**Goal of the exercise**
From the listing below, extract every line that contains the string "camera". Treat the match as case-sensitive.

**Material provided**

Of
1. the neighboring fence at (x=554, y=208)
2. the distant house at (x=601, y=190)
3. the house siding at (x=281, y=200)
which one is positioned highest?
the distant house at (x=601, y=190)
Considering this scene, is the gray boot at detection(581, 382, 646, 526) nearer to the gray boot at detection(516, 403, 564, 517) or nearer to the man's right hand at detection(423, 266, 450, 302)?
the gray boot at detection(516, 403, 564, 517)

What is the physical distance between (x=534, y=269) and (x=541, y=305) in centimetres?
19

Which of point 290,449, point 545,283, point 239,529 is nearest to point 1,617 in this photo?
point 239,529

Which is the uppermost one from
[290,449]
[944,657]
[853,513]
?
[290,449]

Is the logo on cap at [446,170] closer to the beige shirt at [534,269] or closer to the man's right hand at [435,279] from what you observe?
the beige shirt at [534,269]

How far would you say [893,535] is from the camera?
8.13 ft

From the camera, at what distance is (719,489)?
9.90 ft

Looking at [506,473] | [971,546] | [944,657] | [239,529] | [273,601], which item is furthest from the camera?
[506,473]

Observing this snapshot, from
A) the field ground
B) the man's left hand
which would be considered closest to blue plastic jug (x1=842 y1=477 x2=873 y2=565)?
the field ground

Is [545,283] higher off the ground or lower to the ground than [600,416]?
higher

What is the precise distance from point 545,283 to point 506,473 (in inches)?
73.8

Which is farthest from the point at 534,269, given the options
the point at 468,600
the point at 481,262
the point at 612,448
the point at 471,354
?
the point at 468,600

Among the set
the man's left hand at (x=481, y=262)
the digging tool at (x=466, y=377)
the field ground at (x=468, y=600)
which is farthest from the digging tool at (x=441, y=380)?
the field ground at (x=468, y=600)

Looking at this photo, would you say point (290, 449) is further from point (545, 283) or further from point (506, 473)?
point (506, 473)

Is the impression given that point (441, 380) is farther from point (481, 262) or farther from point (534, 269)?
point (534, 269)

---

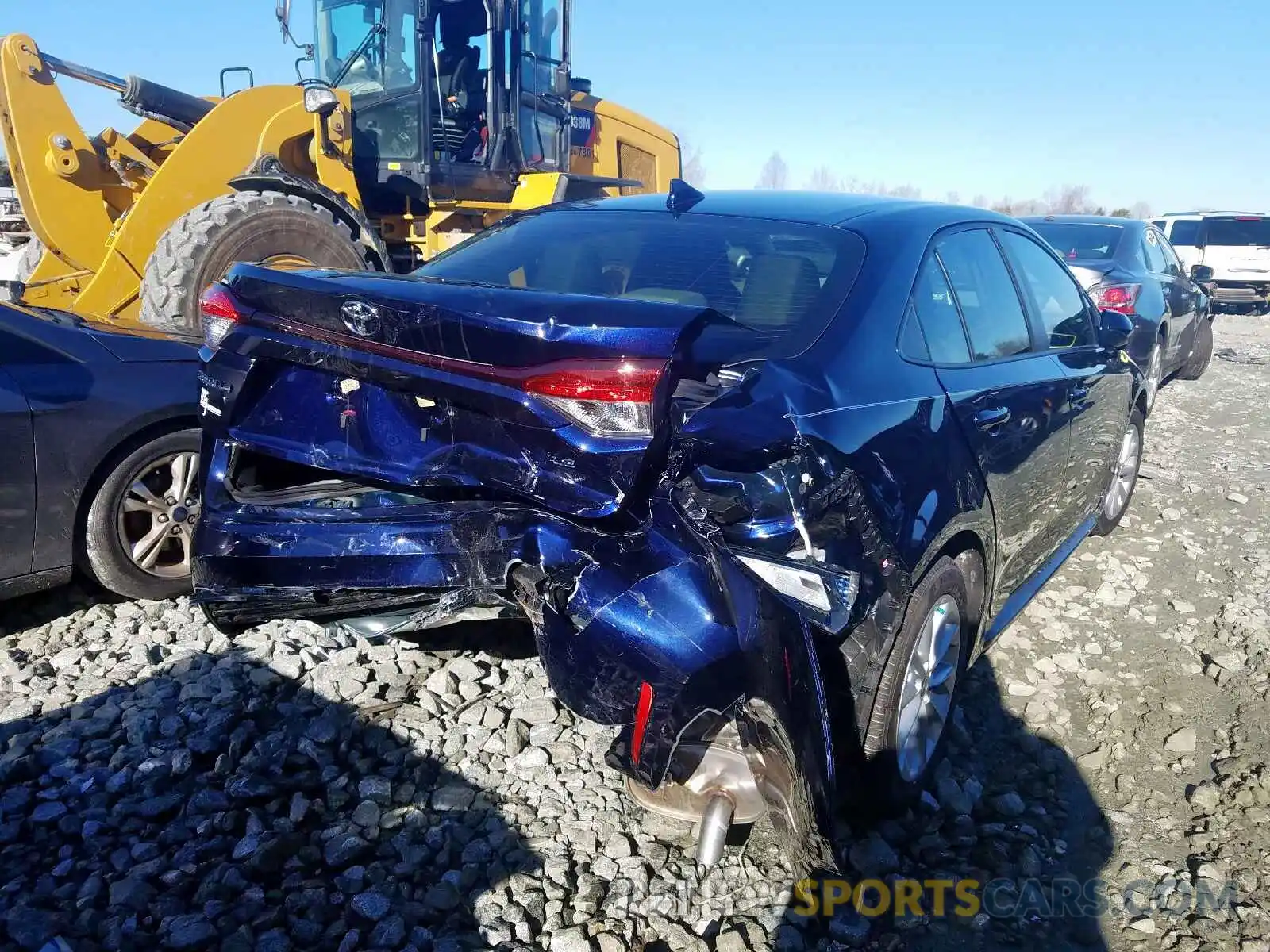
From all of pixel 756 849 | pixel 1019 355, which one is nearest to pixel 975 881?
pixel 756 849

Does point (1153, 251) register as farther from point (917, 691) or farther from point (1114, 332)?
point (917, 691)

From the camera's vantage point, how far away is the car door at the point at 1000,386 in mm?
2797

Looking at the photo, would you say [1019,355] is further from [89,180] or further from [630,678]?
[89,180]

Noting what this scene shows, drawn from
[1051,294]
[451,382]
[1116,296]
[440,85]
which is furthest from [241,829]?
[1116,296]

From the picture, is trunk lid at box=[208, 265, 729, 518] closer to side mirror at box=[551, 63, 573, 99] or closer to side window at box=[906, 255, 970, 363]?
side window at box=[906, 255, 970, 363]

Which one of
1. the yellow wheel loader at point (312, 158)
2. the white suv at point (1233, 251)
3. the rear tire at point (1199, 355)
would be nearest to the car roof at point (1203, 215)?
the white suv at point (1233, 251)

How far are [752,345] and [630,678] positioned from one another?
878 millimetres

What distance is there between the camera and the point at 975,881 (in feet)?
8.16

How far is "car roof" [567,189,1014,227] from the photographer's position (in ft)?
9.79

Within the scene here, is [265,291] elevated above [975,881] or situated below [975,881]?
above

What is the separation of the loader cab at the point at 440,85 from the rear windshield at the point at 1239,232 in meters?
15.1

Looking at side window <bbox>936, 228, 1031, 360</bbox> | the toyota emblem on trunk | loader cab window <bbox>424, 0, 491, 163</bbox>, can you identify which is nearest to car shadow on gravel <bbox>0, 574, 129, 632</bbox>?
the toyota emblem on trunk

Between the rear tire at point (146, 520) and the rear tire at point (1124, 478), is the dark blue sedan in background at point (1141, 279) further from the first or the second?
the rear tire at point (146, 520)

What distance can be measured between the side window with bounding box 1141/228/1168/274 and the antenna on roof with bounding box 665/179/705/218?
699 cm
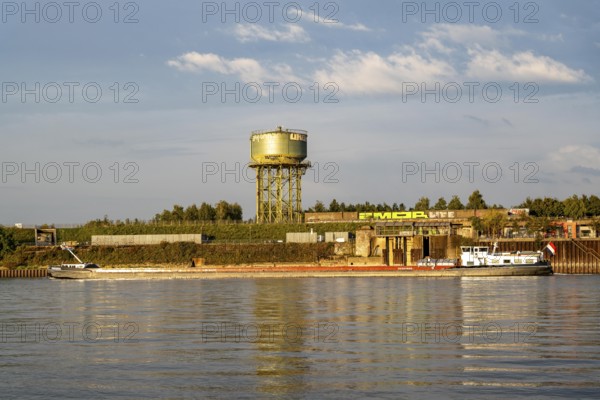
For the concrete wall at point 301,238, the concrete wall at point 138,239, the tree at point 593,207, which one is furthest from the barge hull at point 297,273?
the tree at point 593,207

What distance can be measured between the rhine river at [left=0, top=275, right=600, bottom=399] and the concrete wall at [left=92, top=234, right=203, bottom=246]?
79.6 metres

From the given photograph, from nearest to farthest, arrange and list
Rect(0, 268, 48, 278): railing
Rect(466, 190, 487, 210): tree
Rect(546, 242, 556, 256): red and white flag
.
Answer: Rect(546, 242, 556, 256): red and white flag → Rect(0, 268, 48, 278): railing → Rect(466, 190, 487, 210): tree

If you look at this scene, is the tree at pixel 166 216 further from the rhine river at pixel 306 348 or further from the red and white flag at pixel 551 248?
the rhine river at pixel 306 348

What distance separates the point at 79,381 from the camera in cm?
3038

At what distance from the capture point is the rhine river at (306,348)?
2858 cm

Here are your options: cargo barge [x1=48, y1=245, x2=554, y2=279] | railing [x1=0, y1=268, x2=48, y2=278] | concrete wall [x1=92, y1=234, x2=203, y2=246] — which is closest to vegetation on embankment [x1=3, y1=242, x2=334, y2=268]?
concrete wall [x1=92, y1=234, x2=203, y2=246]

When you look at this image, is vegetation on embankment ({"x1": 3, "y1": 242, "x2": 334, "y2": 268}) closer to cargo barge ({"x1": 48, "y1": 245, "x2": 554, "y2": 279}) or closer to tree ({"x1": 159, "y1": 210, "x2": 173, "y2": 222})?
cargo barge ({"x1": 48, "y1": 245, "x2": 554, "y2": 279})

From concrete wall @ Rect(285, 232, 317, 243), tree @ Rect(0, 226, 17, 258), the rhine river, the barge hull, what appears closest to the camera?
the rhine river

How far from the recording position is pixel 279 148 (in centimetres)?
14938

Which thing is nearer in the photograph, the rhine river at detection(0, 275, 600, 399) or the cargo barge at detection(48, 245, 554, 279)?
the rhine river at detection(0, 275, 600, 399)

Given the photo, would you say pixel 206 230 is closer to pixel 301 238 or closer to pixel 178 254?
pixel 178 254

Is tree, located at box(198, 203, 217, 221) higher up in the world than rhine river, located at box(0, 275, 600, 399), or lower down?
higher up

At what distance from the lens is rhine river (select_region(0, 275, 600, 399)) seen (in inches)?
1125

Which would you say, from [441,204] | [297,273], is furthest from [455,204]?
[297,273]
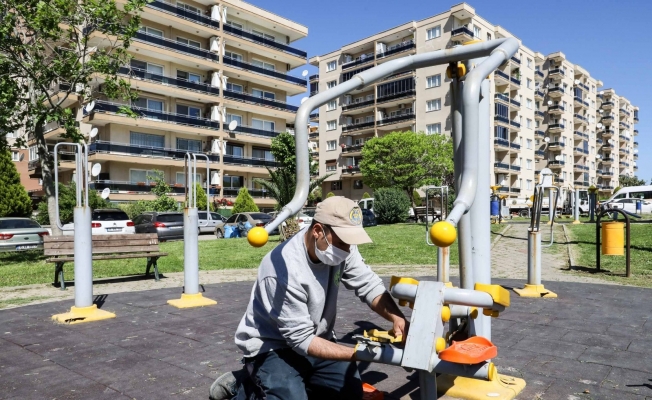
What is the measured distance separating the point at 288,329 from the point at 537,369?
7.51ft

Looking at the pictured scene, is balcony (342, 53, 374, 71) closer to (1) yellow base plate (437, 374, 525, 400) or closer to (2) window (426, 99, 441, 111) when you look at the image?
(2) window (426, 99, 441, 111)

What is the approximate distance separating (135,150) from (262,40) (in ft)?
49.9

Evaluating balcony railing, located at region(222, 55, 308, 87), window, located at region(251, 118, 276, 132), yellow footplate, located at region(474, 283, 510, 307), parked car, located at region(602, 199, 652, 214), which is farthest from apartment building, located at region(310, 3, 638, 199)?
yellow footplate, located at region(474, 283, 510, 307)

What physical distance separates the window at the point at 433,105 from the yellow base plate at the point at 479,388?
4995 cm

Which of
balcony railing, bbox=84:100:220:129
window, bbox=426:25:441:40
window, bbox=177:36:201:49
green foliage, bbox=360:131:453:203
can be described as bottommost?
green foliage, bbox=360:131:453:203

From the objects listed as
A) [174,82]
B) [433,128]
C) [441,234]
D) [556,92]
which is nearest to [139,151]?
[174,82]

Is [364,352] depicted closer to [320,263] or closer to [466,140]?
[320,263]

**Correct result**
How far would you say [893,535] is from the camera?
From the camera, at what distance is (719,489)?
Looking at [506,473] | [971,546] | [944,657] | [239,529] | [273,601], which item is furthest from the camera?
From the camera's vantage point, how far away is the car door at the point at 1000,386 in mm?
What distance is there between the camera and the point at 975,881 (in feet)?
What distance separates the point at 79,381 from the camera in cm?
From concrete wall @ Rect(285, 232, 317, 243), tree @ Rect(0, 226, 17, 258), the rhine river, the barge hull, what appears closest to the camera?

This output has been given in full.